On Sunday, Spain's Defence Minister Pedro Morenés announced that Leonor would follow in her father's footsteps and "receive a military education".
It was "very exciting" that Leonor would undergo this training and that a woman will one day head up the military, Morenés added.
But he included a touch of humour, admitting there was still debate over whether the young girl would one day be a 'capitana' (female captain) or simply a 'capitán'.
The words from Morenés are further evidence — if more was needed — that Leonor's childhood will no longer be the same now that her grandfather Juan Carlos is stepping down as king of Spain.
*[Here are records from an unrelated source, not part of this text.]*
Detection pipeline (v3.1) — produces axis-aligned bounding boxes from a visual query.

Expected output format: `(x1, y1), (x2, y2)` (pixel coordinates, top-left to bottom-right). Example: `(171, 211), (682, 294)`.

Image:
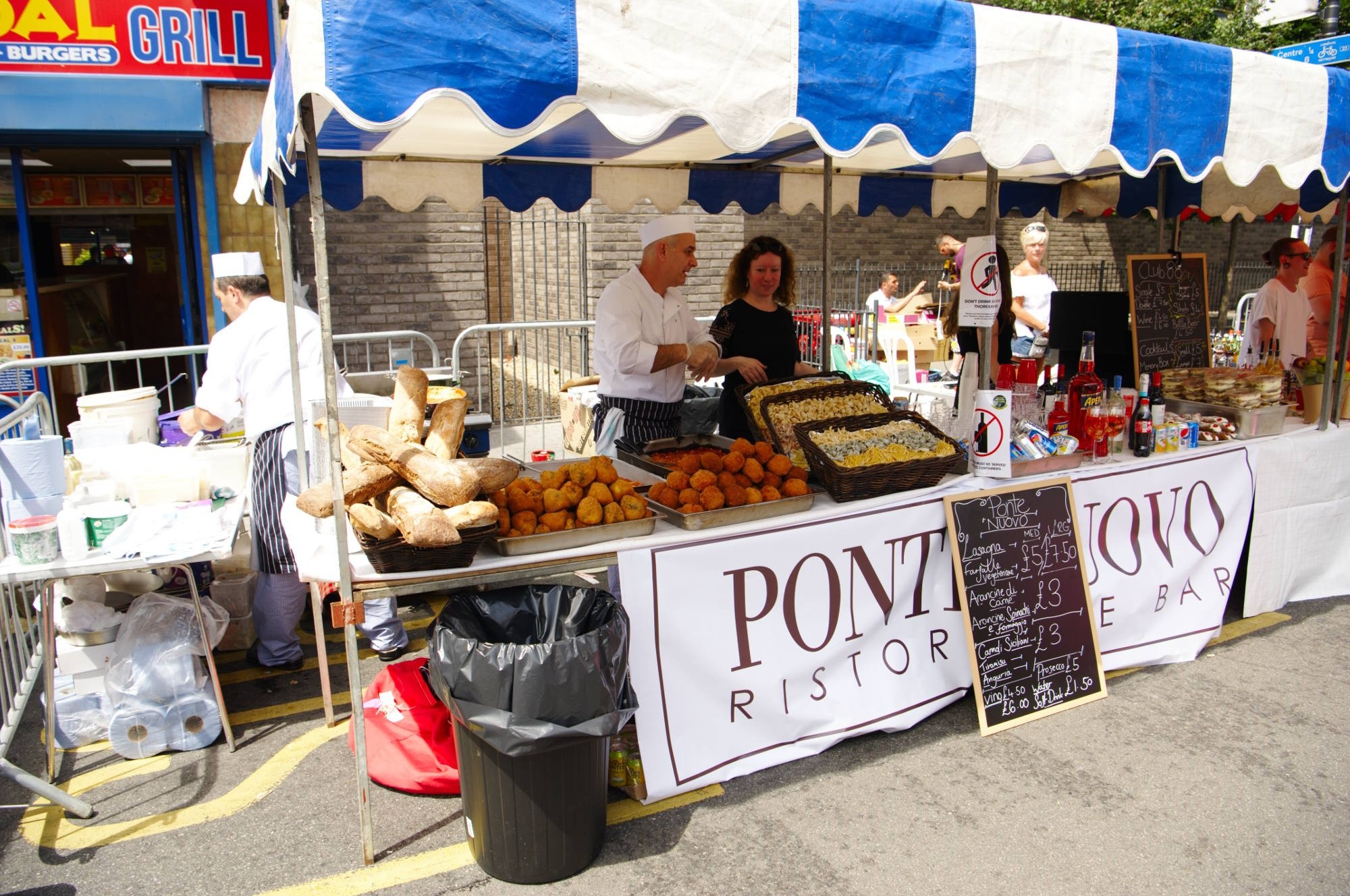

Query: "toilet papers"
(39, 639), (224, 763)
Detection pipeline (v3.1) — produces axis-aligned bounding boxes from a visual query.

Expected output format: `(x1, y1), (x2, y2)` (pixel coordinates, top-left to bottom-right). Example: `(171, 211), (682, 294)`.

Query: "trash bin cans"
(678, 385), (723, 433)
(434, 583), (625, 884)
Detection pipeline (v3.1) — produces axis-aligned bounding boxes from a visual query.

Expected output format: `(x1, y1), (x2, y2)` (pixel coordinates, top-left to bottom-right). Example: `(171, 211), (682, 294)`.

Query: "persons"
(934, 233), (966, 290)
(1010, 223), (1057, 362)
(709, 235), (818, 443)
(1299, 225), (1350, 361)
(863, 270), (927, 335)
(1238, 237), (1314, 381)
(595, 217), (722, 455)
(944, 245), (1016, 416)
(179, 253), (407, 670)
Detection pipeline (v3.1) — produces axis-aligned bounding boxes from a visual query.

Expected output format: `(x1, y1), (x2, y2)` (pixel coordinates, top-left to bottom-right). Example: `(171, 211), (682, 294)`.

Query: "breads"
(297, 366), (520, 546)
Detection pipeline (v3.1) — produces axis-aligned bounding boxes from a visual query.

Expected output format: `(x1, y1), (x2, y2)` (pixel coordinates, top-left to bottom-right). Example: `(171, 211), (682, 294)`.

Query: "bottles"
(1210, 327), (1286, 377)
(996, 331), (1166, 461)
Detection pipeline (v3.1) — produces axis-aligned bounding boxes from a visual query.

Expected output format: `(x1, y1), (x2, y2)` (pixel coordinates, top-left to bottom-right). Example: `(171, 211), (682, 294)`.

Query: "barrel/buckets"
(82, 501), (130, 549)
(78, 386), (161, 444)
(66, 419), (140, 472)
(9, 515), (59, 565)
(129, 444), (250, 547)
(156, 404), (220, 446)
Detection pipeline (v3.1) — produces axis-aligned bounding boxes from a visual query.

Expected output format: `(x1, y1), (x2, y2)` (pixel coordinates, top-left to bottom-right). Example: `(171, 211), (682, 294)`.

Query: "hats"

Once her father Felipe is crowned king, she will no longer be "Infanta", but Princess — and one day Queen. She will be the youngest direct royal heir in Europe.
She will step out for the cameras to zoom in on her blue eyes, blonde hair and toothy smile. Royal-watchers say those may be just the charms the Spanish royal family needs to save its image.
"Until now, her parents have deliberately protected her so that she is not in the papers all the time. Those days are over," said the prince's biographer, Jose Apezarena.
"They will still try to minimise the impact on her personal life, but soon she is going to be the heir to the throne. It will change her life," he added.
"I feel a bit sorry for her because the change is going to take away some of her freedom."
Prince Felipe and his wife Letizia were already darlings of the celebrity press when Leonor was born on October 31, 2005. Letizia, an ex-newsreader, has made countless front pages.
The births of Leonor and her sister Sofia, who is now seven, turned them into possibly the cutest royal family in the world: a tall prince, glamorous mother and two little girls with long blonde hair.
Photo: Jaime Reina/AFP
The couple have kept their daughters largely out of view so their childhoods can be as normal as possible.
The few glimpses of the girls allowed by the palace have shown them smiling as they hold hands with their mother and father or their grandmother, Queen Sofia.
"Leonor is a very intelligent child, very active but calm. She faces the cameras with great serenity," said Apezarena.
"She is very caring towards her sister. She makes sure to give her advice and help," he said.
"She does the same things as her classmates, eats in school, goes to ballet class, and studies English."
She is said to speak good English, learned from her grandmother and a British nanny as well as at Holy Mary of the Rose Bushes, her expensive private school in western Madrid.
Learning who you are
History is changing the childhood routines of Leonor de Borbon y Ortiz, however.
Just weeks before the king announced his abdication, Leonor made her first official royal outing.
In a white cardigan and green shorts, she stood beside her father in his blue air force uniform to watch a ceremonial fly-past on May 2nd.
Royal-watchers say the timing was not random. Juan Carlos, 76, had already decided to step aside and the outing was the start of Leonor's new higher-profile role as future heir to the throne.
When Felipe is crowned, Letizia will become queen and Leonor will take the title Princess of Asturias.
She is expected to follow the same preparation for the crown as her father did, with military training when she is older. At 18, she must swear loyalty to the king and the constitution.
"They have been explaining to her for some time who she is, who her parents and grandparents are, and what their role is in the country," said Apezarena, who has written several books about the prince's family.
"She has been listening to that, but she is still very young."
Pretty face, saving face
Behind the walls of the royal Zarzuela Palace and Holy Mary of the Rose Bushes, Leonor may hear little of the noisy street protests by those who want Spain to be a republic.
Spain's main political forces, the ruling Popular Party and opposition Socialists, back Felipe's succession however and are expected to speed it through parliament, with the new king likely to be sworn in on June 19th.
Felipe will then have to win over Spaniards fed up at corruption scandals and two recessions.
For that, the new heiress could be one of his biggest assets.
"Whenever the infantas Leonor and Sofia appear in public, they win the affection of the people. They are very pretty girls and seem very well brought up," Apezarena said.
"We are going to be seeing a lot more of those images from now on, and they are going to help the new king to win over the people."